2018 song by Mac Miller

"2009" is a song by American rapper Mac Miller from his fifth studio album Swimming (2018). Produced by Eric G, it contains a sample of "Chanté's Got a Man" by Chanté Moore.

==Background==
Mac Miller recorded the song in November 2016, while in Seattle during his The Divine Feminine Tour. It was the first song that he recorded with Eric G in person. Miller asked him to play him some beats, and the beat for "2009" was the first or second one that Eric played. Miller put it in Pro Tools and recorded the first half of the song in a pitch black booth. He recorded the rest of the song a little later. Miller went to the studio for two days and entirely improvised the song.

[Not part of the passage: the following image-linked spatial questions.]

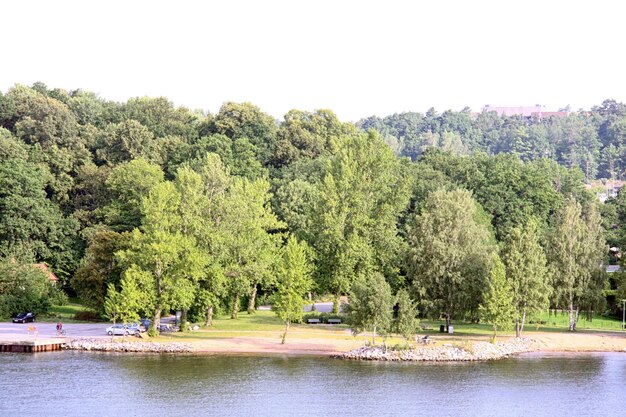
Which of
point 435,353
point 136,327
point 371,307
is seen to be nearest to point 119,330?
point 136,327

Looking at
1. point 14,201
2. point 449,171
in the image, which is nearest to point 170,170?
point 14,201

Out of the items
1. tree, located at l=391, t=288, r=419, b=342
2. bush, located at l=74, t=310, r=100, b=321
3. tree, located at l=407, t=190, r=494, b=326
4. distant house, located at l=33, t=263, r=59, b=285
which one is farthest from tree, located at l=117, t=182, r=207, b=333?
distant house, located at l=33, t=263, r=59, b=285

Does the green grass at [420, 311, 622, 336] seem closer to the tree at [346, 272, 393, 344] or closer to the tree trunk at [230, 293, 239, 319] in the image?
the tree at [346, 272, 393, 344]

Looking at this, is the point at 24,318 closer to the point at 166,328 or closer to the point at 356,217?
the point at 166,328

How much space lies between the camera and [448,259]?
83625mm

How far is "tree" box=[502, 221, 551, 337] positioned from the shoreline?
2784mm

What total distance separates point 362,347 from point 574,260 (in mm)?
22743

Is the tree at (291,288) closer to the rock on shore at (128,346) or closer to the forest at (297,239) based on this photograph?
the forest at (297,239)

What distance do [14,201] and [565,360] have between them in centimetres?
6357

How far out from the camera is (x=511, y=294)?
79938 millimetres

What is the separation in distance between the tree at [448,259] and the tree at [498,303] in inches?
151

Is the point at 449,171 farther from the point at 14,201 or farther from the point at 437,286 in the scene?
the point at 14,201

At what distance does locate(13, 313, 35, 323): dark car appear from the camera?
90.9 metres

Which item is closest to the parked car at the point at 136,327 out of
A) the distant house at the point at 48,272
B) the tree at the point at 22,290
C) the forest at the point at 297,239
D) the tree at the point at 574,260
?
the forest at the point at 297,239
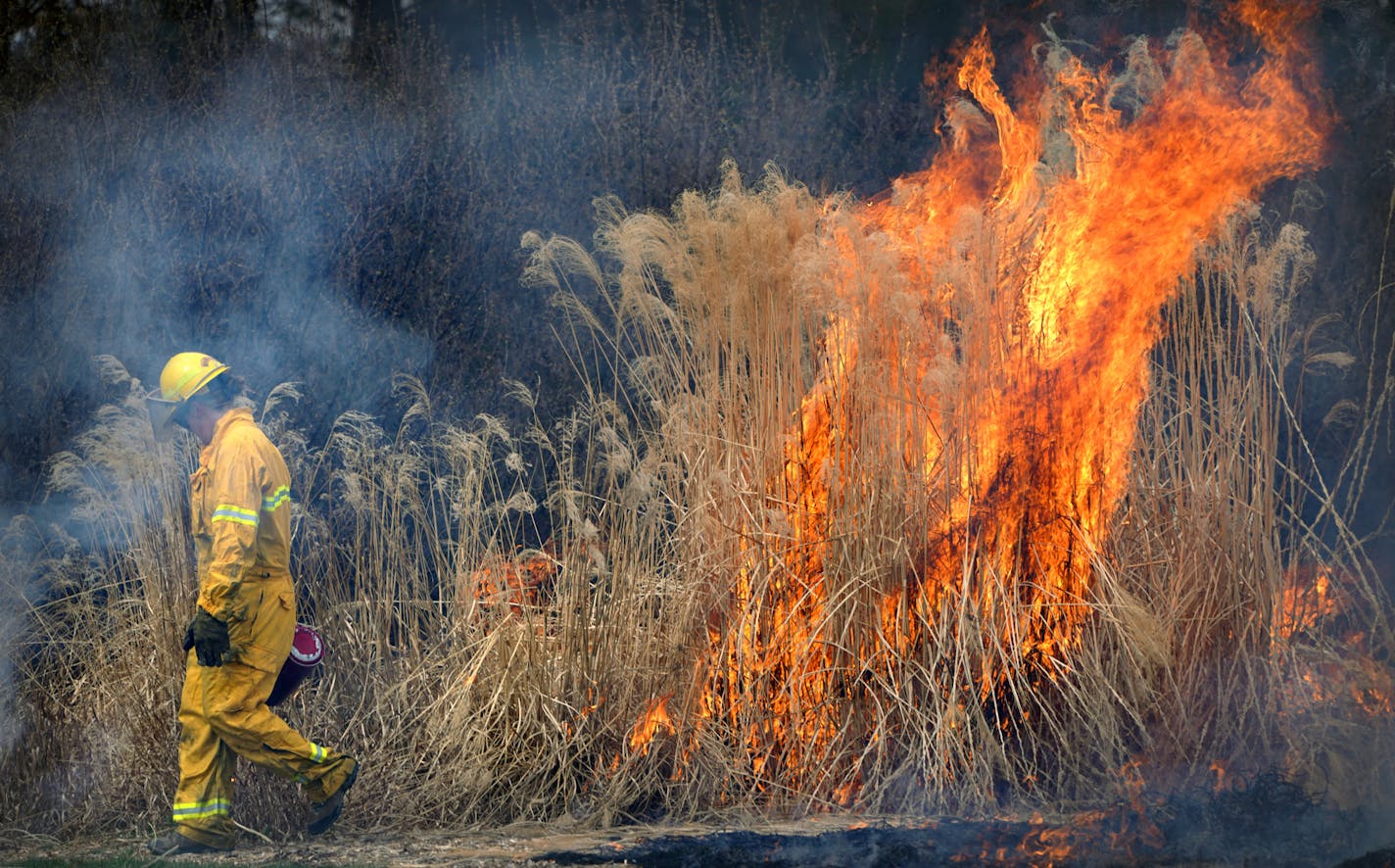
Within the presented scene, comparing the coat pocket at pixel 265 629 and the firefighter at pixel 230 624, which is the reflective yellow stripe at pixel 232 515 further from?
the coat pocket at pixel 265 629

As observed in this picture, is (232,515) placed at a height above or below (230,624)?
above

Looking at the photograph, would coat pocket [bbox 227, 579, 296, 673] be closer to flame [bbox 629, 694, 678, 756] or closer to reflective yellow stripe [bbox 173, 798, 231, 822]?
reflective yellow stripe [bbox 173, 798, 231, 822]

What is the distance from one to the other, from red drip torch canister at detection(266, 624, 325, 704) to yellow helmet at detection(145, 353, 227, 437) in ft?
3.29

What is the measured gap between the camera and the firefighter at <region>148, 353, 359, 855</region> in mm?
4973

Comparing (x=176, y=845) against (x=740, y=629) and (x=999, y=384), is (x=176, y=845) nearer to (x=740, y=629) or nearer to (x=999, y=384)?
(x=740, y=629)

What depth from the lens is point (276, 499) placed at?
5.24 meters

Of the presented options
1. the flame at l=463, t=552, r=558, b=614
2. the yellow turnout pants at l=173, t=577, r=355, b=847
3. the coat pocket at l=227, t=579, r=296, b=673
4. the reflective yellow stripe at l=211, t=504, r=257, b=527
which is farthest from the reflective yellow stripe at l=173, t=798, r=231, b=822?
the flame at l=463, t=552, r=558, b=614

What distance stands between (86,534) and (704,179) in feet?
11.6

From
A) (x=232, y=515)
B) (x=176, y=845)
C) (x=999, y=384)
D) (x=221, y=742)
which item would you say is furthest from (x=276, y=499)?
(x=999, y=384)

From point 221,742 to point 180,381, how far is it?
1371 millimetres

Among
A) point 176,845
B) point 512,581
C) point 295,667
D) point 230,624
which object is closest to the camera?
point 230,624

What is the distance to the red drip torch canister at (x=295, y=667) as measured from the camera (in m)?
5.27

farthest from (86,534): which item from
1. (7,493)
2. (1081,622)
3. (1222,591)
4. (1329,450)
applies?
(1329,450)

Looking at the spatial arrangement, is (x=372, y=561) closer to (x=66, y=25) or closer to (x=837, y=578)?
(x=837, y=578)
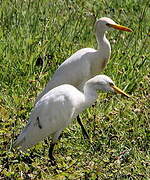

In an interview with Vulture, Mac Miller explained the lines "Sometimes I wish I took a simpler route / Instead of having demons that’s as big as my house":

We actually joke all the time, we'll take a moment where we'll be like, Man, life would be so simple if I would've just had a job somewhere. You know, like been at one place and then come home. And there's that moment of peacefulness, when you think about it. But I would never actually do that. I'm also very attracted to my own demons. I would rather...

==Composition==
The production is composed of strings, sparse piano keys, finger snaps, and an "occasional downbeat clatter of snares". Lyrically, the song is about self-acceptance, especially in regard to acknowledging that the good times have passed, moving forward and valuing the positive aspects of the present and future, as well as restraining self-destructive behaviors. Mac Miller also expresses a newfound belief in God.

==Critical reception==
Hannah Mylrea of NME called the song a "triumph". Regarding Mac Miller's lyrics about his "demons", Mosi Reeves of Rolling Stone wrote "If he could surface those demons with more vivid details and add texture to his lyrics instead of simply using them as a rhythmic device, then he may have a genuinely classic album in him yet." Some music critics commented on the lyrics "Every day I wake up and breathe / I don't have it all but that's all right with me"; Pitchfork's Evan Rytlewski wrote that although Miller "only sounds half-convinced", "Swimming is most engaging when it details the simple things Miller tells himself to keep his spirits up." Variety's A.D. Amorosi described that the lines exemplified "a mix of the smartly nihilistic, the pragmatically cheerful and a glad-to-be-unhappy lyrical signature that's irresistible in its sourness."

==Charts==

| Chart (2018) | Peak position |
|---|---|
| US Bubbling Under Hot 100 (Billboard) | 1 |
| US Hot R&B/Hip-Hop Songs (Billboard) | 49 |

==Certifications==

| Region | Certification | Certified units/sales |
| New Zealand (RMNZ) | Gold | 15,000^{‡} |
| United States (RIAA) | Platinum | 1,000,000^{‡} |
^{‡} Sales+streaming figures based on certification alone.